Problem requirements: Exactly and only the lines from the one containing "How distant are" through the close of the entries below are to be set down.

-- START --

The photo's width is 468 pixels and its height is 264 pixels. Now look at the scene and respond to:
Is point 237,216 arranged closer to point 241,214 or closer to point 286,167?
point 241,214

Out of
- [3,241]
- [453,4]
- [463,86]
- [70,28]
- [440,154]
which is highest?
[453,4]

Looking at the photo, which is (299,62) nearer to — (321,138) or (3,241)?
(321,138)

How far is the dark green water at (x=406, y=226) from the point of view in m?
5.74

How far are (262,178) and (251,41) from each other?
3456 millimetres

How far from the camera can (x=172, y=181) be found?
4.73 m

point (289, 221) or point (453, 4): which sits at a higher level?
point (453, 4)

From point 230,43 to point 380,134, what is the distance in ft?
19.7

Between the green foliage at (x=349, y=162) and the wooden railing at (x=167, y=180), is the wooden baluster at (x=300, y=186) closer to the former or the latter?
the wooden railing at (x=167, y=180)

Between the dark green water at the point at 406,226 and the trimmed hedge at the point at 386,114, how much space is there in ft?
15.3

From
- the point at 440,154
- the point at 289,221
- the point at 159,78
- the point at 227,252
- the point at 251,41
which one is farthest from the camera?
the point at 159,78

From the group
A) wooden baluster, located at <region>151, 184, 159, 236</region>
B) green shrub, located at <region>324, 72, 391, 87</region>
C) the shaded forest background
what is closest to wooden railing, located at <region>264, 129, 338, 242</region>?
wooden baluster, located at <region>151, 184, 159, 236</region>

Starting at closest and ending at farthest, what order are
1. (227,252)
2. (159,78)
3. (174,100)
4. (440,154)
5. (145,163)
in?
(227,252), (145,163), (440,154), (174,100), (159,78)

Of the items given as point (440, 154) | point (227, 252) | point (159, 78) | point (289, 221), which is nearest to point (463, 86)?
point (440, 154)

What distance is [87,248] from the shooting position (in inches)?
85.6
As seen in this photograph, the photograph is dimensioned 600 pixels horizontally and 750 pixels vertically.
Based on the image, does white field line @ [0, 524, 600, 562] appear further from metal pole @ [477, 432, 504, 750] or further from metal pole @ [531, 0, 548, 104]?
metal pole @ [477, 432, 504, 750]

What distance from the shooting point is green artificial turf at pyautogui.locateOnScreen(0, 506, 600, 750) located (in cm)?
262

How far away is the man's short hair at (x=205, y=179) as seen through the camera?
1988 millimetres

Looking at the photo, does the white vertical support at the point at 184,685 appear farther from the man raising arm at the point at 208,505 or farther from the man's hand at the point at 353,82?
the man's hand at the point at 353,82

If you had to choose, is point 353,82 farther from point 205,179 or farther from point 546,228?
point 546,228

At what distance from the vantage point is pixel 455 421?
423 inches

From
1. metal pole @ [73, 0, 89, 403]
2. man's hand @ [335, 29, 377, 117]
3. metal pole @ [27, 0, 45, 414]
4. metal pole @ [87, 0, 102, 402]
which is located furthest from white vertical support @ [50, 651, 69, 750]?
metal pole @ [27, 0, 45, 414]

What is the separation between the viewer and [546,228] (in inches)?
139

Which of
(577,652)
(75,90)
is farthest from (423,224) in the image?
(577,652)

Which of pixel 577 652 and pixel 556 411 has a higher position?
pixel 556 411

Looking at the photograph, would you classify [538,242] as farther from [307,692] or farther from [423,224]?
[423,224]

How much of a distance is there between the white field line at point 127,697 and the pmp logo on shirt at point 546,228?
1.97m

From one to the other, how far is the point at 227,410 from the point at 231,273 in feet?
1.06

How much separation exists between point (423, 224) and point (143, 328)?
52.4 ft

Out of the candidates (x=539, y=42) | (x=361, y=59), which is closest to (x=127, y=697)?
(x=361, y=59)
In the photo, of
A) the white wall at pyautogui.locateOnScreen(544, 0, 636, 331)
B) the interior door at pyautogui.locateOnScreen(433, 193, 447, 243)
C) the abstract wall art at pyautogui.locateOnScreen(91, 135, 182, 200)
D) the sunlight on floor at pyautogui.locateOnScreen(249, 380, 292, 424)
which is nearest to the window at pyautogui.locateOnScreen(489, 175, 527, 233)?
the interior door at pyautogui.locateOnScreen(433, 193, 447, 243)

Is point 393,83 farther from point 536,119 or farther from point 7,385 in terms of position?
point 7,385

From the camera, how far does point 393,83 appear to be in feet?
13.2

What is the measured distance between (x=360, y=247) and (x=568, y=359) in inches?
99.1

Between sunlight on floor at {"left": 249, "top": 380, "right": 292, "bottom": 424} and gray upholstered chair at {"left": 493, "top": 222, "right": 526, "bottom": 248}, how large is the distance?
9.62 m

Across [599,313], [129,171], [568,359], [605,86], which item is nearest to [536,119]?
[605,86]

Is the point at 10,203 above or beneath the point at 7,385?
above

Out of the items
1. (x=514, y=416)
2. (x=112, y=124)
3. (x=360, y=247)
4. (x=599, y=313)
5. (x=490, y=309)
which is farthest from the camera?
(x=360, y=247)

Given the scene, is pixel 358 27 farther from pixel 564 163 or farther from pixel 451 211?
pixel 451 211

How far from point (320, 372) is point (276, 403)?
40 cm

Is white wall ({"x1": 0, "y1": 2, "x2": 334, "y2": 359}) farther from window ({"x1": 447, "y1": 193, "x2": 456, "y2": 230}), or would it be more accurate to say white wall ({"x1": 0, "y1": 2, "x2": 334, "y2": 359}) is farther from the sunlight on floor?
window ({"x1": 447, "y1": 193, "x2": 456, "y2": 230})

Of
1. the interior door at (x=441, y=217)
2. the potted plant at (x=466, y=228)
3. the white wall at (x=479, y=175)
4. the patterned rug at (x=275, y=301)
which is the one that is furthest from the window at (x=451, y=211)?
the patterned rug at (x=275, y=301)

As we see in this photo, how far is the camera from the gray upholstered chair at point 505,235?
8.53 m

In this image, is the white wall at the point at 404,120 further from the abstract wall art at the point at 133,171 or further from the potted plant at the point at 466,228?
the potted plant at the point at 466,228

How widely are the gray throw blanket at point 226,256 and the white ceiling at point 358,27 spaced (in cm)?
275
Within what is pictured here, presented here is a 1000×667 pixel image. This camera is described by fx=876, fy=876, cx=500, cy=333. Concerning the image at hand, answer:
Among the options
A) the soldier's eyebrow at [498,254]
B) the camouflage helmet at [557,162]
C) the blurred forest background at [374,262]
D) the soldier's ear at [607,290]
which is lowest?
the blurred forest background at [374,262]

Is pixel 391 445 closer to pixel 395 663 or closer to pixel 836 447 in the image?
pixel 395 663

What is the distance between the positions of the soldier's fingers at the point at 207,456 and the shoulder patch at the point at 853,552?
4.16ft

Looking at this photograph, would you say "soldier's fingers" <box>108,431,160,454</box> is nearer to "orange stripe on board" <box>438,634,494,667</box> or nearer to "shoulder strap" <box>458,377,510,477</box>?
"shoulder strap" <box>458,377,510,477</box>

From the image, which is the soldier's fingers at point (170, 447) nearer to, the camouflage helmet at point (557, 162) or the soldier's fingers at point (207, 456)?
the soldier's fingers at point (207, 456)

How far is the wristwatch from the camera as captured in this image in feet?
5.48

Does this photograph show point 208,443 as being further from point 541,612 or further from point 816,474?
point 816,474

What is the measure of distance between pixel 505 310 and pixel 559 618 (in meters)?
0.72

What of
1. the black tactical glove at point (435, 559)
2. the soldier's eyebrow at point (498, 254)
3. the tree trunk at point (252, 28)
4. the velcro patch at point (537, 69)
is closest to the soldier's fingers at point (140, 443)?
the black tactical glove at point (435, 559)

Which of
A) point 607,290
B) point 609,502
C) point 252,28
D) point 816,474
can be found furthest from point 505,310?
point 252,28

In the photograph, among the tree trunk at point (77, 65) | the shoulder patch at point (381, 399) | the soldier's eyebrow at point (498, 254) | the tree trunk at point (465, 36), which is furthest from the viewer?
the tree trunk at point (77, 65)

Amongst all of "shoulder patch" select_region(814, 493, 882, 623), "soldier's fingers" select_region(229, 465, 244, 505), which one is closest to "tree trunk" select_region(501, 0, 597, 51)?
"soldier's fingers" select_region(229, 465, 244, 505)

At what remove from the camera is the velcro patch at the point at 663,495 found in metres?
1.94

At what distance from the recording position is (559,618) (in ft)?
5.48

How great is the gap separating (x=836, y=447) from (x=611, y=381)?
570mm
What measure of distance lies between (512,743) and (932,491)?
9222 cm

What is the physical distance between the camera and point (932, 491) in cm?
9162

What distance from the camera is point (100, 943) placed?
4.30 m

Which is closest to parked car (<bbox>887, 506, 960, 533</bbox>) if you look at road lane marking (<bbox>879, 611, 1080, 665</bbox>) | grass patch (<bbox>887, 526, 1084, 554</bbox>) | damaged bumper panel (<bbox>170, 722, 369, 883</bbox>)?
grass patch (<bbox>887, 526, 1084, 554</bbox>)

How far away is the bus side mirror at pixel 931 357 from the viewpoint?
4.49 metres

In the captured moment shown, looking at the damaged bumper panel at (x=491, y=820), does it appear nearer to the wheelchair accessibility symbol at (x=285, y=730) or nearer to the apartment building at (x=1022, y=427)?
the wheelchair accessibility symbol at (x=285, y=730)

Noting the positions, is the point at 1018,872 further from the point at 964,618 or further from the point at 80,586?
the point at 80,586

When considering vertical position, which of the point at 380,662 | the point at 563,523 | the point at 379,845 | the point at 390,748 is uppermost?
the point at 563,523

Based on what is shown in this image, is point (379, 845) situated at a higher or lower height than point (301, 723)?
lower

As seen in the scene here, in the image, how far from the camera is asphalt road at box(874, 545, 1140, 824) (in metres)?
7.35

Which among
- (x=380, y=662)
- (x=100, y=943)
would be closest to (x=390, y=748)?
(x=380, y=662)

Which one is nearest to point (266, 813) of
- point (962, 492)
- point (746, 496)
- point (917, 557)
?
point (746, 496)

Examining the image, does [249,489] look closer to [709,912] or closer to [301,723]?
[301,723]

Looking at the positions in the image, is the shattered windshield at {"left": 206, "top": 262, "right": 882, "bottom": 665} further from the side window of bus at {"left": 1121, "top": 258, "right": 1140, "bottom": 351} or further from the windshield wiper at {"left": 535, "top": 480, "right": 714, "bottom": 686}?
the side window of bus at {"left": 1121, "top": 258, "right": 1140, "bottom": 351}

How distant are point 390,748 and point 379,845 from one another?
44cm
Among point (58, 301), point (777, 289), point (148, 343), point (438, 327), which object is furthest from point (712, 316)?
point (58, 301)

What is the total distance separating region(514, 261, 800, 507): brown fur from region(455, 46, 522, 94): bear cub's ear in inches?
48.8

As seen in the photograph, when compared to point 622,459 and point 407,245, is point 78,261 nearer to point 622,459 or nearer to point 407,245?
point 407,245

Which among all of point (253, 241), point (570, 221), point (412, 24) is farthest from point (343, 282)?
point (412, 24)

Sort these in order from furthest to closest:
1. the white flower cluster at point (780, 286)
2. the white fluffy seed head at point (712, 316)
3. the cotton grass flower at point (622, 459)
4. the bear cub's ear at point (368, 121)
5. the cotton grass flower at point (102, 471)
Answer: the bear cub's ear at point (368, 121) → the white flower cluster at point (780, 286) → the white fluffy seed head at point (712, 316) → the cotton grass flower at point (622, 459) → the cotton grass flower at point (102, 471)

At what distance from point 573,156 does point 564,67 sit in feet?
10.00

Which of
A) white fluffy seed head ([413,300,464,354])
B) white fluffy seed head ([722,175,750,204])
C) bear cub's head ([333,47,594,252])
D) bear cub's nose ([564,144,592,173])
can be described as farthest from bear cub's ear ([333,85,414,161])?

-- END --

Full solution:
How distant are point 390,748 and point 379,845 from one another?
44cm
Among point (58, 301), point (777, 289), point (148, 343), point (438, 327), which object is furthest from point (712, 316)?
point (58, 301)

What is the total distance separating region(514, 261, 800, 507): brown fur from region(455, 46, 522, 94): bear cub's ear in inches?
48.8

As seen in the photograph, when compared to point 622,459 and point 407,245, is point 78,261 nearer to point 622,459 or nearer to point 407,245?
point 407,245

Which among all of point (253, 241), point (570, 221), point (412, 24) is farthest from point (343, 282)?
point (412, 24)

Sort these in order from furthest to closest:
1. the white flower cluster at point (780, 286)
2. the white fluffy seed head at point (712, 316)
3. the cotton grass flower at point (622, 459)
4. the bear cub's ear at point (368, 121)
5. the cotton grass flower at point (102, 471)
Answer: the bear cub's ear at point (368, 121) → the white flower cluster at point (780, 286) → the white fluffy seed head at point (712, 316) → the cotton grass flower at point (622, 459) → the cotton grass flower at point (102, 471)

At what distance from point 573,156 does point 564,67 sit in feet?
10.00

Which of
A) white fluffy seed head ([413,300,464,354])
B) white fluffy seed head ([722,175,750,204])
C) bear cub's head ([333,47,594,252])
D) bear cub's nose ([564,144,592,173])
can be described as farthest from bear cub's ear ([333,85,414,161])?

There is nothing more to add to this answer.